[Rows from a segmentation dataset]
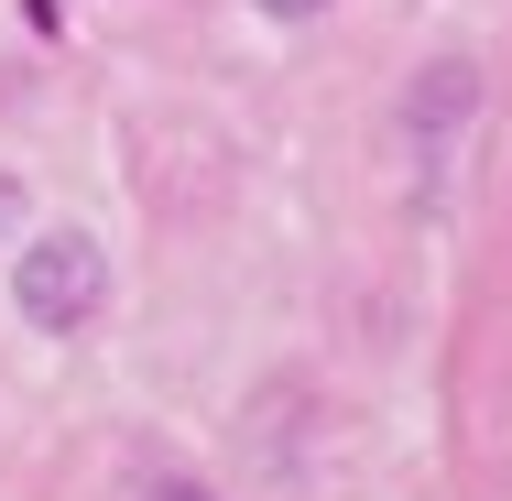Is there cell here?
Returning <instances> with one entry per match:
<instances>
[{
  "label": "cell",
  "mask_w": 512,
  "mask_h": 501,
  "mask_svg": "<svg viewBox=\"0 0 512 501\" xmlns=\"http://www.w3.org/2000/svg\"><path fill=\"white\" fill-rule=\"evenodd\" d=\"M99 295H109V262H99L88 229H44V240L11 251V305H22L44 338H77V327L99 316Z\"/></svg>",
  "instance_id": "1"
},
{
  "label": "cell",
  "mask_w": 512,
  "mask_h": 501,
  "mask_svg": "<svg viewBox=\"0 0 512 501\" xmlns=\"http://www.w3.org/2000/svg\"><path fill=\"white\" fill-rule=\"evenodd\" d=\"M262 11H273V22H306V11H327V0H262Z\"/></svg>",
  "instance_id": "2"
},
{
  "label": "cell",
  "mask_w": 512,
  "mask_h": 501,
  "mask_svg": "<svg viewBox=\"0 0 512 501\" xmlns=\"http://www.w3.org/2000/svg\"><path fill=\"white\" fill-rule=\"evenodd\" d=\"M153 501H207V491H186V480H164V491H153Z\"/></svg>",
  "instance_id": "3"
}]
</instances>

---

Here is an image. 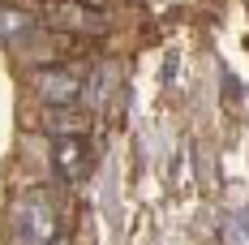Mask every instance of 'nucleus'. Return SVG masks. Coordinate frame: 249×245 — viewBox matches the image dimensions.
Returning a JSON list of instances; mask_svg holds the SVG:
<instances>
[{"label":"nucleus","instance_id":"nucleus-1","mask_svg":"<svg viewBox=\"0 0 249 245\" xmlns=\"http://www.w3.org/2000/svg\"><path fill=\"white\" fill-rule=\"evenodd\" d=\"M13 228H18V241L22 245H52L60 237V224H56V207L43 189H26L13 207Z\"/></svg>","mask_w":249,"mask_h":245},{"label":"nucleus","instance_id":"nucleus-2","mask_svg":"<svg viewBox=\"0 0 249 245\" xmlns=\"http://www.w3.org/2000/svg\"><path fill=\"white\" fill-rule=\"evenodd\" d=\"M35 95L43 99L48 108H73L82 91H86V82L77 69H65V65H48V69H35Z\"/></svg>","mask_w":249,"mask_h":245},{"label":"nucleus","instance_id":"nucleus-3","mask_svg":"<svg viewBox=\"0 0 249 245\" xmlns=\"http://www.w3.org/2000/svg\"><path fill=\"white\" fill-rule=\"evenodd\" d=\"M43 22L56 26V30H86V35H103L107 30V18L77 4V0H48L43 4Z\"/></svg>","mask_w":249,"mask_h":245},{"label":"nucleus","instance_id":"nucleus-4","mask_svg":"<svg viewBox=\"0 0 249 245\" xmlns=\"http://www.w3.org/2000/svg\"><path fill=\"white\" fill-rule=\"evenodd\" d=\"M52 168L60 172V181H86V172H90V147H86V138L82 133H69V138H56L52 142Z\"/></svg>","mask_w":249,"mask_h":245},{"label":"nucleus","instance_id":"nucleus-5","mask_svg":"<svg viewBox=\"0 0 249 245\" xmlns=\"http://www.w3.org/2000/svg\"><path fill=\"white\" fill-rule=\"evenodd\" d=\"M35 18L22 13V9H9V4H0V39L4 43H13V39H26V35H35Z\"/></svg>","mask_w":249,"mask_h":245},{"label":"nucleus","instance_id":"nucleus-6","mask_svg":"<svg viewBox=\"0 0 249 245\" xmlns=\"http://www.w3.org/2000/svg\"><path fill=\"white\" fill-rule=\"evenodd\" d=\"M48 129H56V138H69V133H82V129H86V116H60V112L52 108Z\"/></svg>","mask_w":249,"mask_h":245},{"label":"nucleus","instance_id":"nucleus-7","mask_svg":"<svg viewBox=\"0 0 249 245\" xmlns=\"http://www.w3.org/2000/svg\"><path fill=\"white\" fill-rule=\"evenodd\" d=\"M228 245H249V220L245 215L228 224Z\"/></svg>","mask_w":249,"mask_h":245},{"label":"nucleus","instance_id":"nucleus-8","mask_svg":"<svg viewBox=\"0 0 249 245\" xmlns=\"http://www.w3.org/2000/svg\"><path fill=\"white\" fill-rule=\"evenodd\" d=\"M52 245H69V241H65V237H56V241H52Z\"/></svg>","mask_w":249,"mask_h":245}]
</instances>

(Task statement): Count the lines in the items above that contain the string "Returning". Reply with the number alone.

(Result): 2